Tekstfragment:
++++++++
Oosthoek encyclopedie

Oosthoek's Uitgevers Mij. N.V (1916-1925)

Gepubliceerd op 24-01-2019

Huwelijksgebruiken

betekenis & definitie

Huwelijksgebruiken - Bij de meeste volken wordt de huwelijkssluiting door een menigte van ceremoniën omgeven, die goeddeels op oude of zelfs primitieve voorstellingen teruggaan. Het huwelijk behoort met geboorte en dood tot die momenten uit het sociale leven, die het diepst ingrijpen in het welzijn van de familie en den stam. Vandaar dat het huwelijk bij natuurvolken en bij oude kultuurvolken aan algemeen geldende regels is onderworpen, en tijd en plaats en wijze niet aan de willekeur van den enkeling wordt overgelaten. Het huwelijk staat onder controle van de gemeenschap.

Endogamie en exogamie, verlof tot en verbod van zusterhuwelijk, polygamie (zoowel in den vorm von polygynie als van polyandrie), worden door de gemeenschap bepaald. De h. kan men in twee groepen verdeelen: nogatieve (afwering van booze invloeden) en positieve (de geestelijke verbinding van twee sociale groepen). Wat de eerste betreft: bij het huwelijk verkeert het bruidspaar in een uitzonderingspositie, is, volgens primitieve voorstelling, taboe. Tal van h. zijn met het oog daarop, afweerriten: het insmeren van het bruidspaar met een soort brij en dan weer afwasschen, het verbod om elkaar te zien in de bruidsdagen, de ondoordringbare bruidssluier, de wierook, het opzettelijk leven maken in het huis der bruid, het baden, het kammen van het haar, het dansen, de bruidsring, het snoer, het aan elkaar naaien van beider kleeren, het kleeren verwisselen, zoodat de bruid mans- en de bruidegom vrouwekleeren aandoet, het aandoen van nieuwe Weeding, het verbod van omzien onderweg, het leggen van zout in de schoenen, het versperren van den weg van den bruidstoet, het schieten bij het voorbijkomen van den stoet, enz. Deze gebruiken hebben alle een daemonen-afwerend karakter. Ook waar dat niet meer wordt gevoeld, blijven zulke gebruiken toch voortbestaan. — Wat de positieve h. betreft, deze bedoelen de verbinding te leggen tusschen twee sociale groepen, met vermijding der daarbij dreigende gevaren.
++++++++
Fragmenten uit records:
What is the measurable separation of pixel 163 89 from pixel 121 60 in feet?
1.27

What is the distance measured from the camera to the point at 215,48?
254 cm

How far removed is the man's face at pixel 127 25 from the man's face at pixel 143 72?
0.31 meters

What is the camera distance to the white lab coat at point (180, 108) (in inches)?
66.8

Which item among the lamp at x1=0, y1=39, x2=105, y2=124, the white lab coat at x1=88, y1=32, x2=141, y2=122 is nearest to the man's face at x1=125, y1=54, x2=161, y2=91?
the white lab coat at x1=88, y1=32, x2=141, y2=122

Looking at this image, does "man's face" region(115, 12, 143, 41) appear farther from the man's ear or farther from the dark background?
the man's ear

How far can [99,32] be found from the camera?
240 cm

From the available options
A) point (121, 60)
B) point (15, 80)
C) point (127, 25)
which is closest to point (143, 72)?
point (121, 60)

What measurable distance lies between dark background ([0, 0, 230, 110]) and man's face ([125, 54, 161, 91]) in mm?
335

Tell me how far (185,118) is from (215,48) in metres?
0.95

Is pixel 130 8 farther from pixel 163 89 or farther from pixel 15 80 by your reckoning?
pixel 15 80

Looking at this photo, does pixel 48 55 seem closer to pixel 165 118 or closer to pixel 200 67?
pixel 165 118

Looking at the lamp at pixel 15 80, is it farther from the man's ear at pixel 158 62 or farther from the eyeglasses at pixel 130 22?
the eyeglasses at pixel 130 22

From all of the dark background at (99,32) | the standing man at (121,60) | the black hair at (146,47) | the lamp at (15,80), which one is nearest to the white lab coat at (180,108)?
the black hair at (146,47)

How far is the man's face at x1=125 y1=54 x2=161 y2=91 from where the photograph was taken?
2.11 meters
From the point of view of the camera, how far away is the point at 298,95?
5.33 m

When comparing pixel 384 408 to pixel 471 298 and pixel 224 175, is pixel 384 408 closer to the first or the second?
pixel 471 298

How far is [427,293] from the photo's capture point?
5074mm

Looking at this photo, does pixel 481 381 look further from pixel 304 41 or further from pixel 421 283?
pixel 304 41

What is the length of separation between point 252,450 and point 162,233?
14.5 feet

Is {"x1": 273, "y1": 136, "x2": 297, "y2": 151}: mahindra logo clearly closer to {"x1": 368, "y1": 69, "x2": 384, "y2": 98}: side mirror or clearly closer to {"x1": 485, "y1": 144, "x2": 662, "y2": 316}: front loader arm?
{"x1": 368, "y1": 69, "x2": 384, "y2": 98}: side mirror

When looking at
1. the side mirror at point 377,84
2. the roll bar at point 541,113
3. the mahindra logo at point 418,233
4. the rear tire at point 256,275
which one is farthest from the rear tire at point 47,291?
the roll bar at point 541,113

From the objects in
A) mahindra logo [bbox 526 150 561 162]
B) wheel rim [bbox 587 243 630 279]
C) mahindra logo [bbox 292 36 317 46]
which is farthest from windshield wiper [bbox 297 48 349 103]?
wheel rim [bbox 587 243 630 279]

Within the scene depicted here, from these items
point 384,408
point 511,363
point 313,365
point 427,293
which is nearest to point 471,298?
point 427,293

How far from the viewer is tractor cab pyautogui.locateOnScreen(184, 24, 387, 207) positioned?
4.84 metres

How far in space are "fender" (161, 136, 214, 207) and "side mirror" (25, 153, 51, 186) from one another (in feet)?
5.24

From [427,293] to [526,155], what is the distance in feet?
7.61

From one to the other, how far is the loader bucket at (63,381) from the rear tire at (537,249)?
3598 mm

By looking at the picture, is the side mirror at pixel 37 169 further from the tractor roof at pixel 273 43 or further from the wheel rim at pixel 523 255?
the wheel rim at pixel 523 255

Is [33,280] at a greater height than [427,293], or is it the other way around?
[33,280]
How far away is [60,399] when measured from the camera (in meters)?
++++++++
Opdrachten:
1. Vat het artikel over huwelijksgebruiken samen in twee zinnen.
2. Schrijf uit het artikel over huwelijksgebruiken alles over, van "Huwelijksgebruiken - Bij" tot en met "van de gemeenschap.".
3. Geef voor elke bewering aan of ze overeenkomt met het artikel over huwelijksgebruiken, met ja of nee, en citeer letterlijk de woorden uit het artikel die de doorslag geven: (a) het huwelijk staat onder controle van de gemeenschap; (b) de gebruiken verdwijnen zodra hun demonen-afwerende karakter niet meer wordt gevoeld; (c) bruid en bruidegom mogen elkaar in de bruidsdagen vrij zien.
Gebruik voor deze opdrachten alleen het artikel over huwelijksgebruiken.

Antwoorden:
1. Bij de meeste volken is de huwelijkssluiting omgeven door ceremoniën die grotendeels op oude of primitieve voorstellingen teruggaan, en omdat het huwelijk diep ingrijpt in het welzijn van familie en stam, staat het onder controle van de gemeenschap. De gebruiken zijn te verdelen in negatieve, die als afweerriten boze invloeden afweren van het bruidspaar dat als taboe geldt, en positieve, die twee sociale groepen met elkaar verbinden.

2.
Huwelijksgebruiken - Bij de meeste volken wordt de huwelijkssluiting door een menigte van ceremoniën omgeven, die goeddeels op oude of zelfs primitieve voorstellingen teruggaan. Het huwelijk behoort met geboorte en dood tot die momenten uit het sociale leven, die het diepst ingrijpen in het welzijn van de familie en den stam. Vandaar dat het huwelijk bij natuurvolken en bij oude kultuurvolken aan algemeen geldende regels is onderworpen, en tijd en plaats en wijze niet aan de willekeur van den enkeling wordt overgelaten. Het huwelijk staat onder controle van de gemeenschap.

3.
(a) Ja: "Het huwelijk staat onder controle van de gemeenschap."
(b) Nee: "Ook waar dat niet meer wordt gevoeld, blijven zulke gebruiken toch voortbestaan."
(c) Nee: "het verbod om elkaar te zien in de bruidsdagen"